§ OBJECTIFS:
1. Répondez à ces questions sur le texte consacré au film Dune :
(a) Quel écrivain est l'auteur de l'œuvre à l'origine du projet ?
(b) Qui achète les droits en 1978 ?
(c) À combien s'élève le budget prévisionnel ?
2. Reprenez le texte sur l'adaptation de Dune au cinéma à partir de sa dernière phrase et écrivez-en la suite.

§ EXTRAIT DU DOCUMENT:
--------

TEMPETE DANS UN VERRE DE SABLE

Il est de ces films que l’on appelle maudits. Il en est d’autres que l’on qualifie de mythiques. Dune est un film maudit accouché d’un mythe. A la fois sublime pour l’initié et imbitable pour le profane, il se déchiffre comme une pierre de Rosette qui n’aurait qu’une langue. Mais n’en demeure pas moins fascinant. A la base du projet se trouve le soap-opera inégalé en puissance narrative de Frank Herbert, écrit dans les années 60, et dont les droits sont rapidement acquis par Hollywood. L’heureux ayant-droit, Arthur Jacobs, décédant peu après, le réalisateur Alejandro Jodorowsky convainc Michel Seydoux de les récupérer en fantasmant un casting chimérique : Salvador Dali, Gloria Swanson, Mick Jagger, Orson Welles, Alain Delon et David Carradine, Mike Oldfield et Pink Floyd étant commis à la bande originale. Mais à l’annonce de cette folie pure, les studios claquent vite leur porte à Jodorowky en se passant le mot. Dune dans sa forme d’alors apparaît comme trop européen et pas assez galvanisant pour un public US : le projet est mort-né. Pourtant c’est l’explosion du cinéma science-fiction : 2001 : L’Odyssée de l’espace, La Planète des singes pour les précurseurs, et Soleil vert, L’Age de cristal, La Guerre des étoiles remportent des succès inédits qui représentent un vrai filon. En 1978, le mogul à l’ancienne Dino de Laurentiis acquiert les droits et, dans un élan de courage, missionne Herbert lui–même sur l’adaptation de son œuvre. Or il y a un monde entre le métier d’écrivain et celui de scénariste : l’auteur s’empêtre vite dans sa propre histoire et refuse d'allouer de trop nombreuses coupes dans un univers désormais vénéré, respecté par des millions de fans à travers le monde. Le budget prévisionnel établi à 50 millions $ fait une nouvelle fois reculer les majors sept ans après l’essai de Seydoux. Second point mort.

--------

Données enregistrées:

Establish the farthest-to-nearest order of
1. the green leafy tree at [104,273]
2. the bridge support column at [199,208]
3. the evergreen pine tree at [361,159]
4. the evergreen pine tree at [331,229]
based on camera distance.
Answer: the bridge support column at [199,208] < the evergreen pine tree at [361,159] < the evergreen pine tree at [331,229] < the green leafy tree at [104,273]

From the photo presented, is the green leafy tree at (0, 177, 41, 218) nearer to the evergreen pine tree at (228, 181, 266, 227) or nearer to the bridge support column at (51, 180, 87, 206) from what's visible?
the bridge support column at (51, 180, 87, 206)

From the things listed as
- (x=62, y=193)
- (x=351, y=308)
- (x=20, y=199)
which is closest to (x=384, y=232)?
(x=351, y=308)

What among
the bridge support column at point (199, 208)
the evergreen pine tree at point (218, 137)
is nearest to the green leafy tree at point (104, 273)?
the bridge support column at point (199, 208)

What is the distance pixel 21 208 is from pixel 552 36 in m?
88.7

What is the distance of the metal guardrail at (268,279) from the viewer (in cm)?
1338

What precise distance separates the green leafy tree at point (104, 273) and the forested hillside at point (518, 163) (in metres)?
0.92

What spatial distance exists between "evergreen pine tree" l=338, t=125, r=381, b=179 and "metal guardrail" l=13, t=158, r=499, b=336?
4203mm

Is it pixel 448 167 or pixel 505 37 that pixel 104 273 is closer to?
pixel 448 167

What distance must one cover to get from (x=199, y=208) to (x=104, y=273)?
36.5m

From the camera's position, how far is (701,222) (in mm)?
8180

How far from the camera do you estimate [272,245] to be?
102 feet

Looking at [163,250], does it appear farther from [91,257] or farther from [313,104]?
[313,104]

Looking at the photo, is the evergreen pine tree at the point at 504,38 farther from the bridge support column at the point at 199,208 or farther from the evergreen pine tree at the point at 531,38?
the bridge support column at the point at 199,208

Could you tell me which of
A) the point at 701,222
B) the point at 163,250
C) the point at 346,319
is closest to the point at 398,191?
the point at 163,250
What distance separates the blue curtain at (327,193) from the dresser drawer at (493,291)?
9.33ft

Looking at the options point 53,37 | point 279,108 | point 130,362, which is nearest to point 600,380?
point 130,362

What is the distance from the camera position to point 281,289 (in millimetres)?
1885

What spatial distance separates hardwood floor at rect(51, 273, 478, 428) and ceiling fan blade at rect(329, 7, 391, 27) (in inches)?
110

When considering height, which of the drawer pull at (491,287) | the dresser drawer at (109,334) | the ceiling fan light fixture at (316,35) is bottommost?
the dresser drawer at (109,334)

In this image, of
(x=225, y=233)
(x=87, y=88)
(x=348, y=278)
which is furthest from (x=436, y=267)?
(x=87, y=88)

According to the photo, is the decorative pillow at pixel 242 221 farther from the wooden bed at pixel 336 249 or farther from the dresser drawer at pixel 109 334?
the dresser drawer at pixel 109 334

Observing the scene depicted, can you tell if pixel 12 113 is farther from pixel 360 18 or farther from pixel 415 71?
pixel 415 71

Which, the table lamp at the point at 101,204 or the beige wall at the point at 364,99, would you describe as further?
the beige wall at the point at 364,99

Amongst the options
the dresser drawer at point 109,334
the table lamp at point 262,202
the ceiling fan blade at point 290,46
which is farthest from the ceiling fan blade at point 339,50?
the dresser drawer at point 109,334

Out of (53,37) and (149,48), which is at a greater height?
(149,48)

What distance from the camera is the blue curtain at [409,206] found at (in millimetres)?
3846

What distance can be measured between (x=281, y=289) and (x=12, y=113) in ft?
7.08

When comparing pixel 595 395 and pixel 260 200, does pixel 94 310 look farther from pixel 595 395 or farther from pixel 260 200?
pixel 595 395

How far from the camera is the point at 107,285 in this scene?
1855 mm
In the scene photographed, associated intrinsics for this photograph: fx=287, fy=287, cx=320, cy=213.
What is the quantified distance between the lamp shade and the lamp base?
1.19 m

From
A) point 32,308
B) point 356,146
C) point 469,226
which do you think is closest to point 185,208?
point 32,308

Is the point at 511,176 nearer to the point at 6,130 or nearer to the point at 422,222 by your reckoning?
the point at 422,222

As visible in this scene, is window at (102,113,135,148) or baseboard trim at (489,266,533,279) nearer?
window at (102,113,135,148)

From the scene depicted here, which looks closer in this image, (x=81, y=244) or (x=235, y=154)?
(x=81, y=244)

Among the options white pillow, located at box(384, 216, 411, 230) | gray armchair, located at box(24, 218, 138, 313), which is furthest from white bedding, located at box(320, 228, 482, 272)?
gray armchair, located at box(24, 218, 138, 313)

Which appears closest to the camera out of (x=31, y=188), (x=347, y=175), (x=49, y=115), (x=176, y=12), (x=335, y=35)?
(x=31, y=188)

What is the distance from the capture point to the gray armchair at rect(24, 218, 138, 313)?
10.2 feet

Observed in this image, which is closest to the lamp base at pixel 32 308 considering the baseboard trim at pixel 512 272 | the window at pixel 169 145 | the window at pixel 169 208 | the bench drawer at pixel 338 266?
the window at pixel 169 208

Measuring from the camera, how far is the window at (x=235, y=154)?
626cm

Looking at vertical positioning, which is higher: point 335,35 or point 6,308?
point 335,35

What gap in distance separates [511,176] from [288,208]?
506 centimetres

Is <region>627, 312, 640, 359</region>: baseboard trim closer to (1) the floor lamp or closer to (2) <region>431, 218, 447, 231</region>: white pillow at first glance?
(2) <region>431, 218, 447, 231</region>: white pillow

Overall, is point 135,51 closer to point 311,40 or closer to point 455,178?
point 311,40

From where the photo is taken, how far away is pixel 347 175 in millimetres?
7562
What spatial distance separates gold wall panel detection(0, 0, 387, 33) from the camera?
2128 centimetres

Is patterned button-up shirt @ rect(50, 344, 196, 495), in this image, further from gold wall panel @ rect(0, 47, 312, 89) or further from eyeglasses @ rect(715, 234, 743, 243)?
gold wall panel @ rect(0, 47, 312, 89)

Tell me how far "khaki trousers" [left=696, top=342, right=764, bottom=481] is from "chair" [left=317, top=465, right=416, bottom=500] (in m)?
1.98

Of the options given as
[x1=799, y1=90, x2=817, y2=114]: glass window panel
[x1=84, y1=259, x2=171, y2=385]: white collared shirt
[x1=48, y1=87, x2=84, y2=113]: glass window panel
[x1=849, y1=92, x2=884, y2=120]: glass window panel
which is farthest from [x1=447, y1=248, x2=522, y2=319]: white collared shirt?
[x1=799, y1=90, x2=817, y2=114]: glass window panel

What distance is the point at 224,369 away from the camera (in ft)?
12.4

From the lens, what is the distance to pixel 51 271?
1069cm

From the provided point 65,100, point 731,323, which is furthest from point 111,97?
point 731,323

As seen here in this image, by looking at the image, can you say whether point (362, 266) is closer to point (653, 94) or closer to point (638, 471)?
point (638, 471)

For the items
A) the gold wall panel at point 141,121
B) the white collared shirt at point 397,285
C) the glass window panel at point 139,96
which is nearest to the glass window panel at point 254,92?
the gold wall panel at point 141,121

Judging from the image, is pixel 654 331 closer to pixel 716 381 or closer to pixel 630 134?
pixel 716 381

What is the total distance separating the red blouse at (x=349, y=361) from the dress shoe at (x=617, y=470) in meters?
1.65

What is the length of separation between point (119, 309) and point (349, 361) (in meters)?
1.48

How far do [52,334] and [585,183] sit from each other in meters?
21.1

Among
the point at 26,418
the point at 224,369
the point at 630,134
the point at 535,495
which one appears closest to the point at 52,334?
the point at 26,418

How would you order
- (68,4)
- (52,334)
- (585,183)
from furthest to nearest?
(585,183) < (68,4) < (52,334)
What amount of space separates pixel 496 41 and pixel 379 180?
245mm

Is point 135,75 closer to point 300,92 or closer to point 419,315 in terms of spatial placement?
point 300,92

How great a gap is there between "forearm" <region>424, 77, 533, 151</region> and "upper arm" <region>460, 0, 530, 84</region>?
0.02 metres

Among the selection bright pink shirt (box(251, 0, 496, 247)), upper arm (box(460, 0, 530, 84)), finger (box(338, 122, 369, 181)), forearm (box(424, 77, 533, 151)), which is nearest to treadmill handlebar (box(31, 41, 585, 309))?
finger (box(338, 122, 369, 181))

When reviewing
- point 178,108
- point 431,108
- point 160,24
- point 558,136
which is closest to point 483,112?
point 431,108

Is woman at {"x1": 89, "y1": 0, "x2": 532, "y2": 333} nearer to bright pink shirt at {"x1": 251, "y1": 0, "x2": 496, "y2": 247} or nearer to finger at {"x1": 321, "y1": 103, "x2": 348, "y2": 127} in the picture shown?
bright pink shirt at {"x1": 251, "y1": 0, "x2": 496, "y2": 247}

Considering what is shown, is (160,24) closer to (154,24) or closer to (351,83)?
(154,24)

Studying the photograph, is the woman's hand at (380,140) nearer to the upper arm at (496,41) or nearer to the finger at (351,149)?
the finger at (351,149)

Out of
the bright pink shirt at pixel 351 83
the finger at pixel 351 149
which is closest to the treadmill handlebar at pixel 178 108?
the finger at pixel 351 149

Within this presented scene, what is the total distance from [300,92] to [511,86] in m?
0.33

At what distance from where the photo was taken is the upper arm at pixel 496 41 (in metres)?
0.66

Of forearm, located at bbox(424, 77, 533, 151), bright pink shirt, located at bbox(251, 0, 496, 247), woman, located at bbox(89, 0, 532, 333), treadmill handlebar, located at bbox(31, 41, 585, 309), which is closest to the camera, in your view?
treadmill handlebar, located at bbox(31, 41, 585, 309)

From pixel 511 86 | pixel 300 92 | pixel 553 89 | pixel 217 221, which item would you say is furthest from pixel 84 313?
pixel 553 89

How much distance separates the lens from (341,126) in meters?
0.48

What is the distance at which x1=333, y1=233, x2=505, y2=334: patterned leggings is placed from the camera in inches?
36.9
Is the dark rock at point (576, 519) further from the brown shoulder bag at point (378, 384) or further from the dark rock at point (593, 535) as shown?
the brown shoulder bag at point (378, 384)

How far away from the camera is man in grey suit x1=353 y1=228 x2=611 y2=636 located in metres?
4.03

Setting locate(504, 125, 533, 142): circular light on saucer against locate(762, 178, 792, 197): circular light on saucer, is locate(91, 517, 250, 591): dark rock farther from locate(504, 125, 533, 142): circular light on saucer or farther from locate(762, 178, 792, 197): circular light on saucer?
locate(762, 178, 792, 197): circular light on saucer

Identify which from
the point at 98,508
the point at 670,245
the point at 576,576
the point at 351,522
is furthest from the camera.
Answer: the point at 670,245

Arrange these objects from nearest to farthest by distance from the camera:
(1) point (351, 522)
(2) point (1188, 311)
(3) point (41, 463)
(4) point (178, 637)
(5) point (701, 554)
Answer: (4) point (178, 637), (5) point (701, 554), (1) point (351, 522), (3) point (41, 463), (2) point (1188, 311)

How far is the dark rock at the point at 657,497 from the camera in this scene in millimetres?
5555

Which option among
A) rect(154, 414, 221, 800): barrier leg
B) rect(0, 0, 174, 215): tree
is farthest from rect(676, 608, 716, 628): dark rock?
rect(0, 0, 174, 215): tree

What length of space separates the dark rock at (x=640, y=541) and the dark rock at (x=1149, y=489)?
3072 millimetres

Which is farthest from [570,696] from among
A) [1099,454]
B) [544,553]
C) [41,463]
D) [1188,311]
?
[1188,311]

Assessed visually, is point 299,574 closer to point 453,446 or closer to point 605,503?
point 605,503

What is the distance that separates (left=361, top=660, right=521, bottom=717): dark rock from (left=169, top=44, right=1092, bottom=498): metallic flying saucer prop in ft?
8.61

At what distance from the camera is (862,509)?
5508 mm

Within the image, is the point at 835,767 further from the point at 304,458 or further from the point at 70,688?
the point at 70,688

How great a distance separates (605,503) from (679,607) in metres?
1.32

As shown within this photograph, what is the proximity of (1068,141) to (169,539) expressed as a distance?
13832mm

--------

§ CORRIGÉ:
1.
(a) Frank Herbert.
(b) Dino de Laurentiis.
(c) 50 millions $.

2.
LE MESSIE EST ARRIVE

C’est Rafaella, fille de Dino, littéralement tombée en adoration devant Eraserhead et Elephant Man du jeune David Lynch, qui va convaincre son paternel de mettre la main sur ce jeune prodige du cinéma estampillé underground. Pari gagné, le pan univers de Dune charme Lynch qui propose un dyptique pour mieux coller à l’histoire des différents tomes. George Lucas ne vient-il pas de lui proposer la direction du Retour du Jedi ? Fi, la pression est trop grande et De Laurentiis semble plus visionnaire que l’auteur de la franchise Star Wars. D’ailleurs, là où LA trilogie référence dans le genre est ludique, adolescente, Lynch ambitionne une œuvre plus mature, qui s’adresse à l’intellect et ouvre la conscience comme l’un des messages clés de la saga : Dune sera l’Epice. Sous sa bannière, il rassemble avec le producteur une équipe presque aussi sublime que celle qu’aurait souhaitée Jodorowsky : José Ferrer, Silvana Mangano, Max Von Sydow, Sting au casting, accompagnés par de petits nouveaux prometteurs comme Kyle McLachlan et Sean Young, et de vrais artistes comme le chef op Freddie Francis, Toto à la musique, Anthony Masters aux décors. Le projet semble plus flamboyant, plus intéressant que jamais. Reste un problème de taille : l’adaptation. Lynch est rapidement perdu entre des impératifs de fluidité narrative et les contraintes d’une durée acceptable. La latitude promise au départ est rapidement sacrifiée et l’histoire, si fascinante soit-elle, se présente en définitive comme une contrainte énorme.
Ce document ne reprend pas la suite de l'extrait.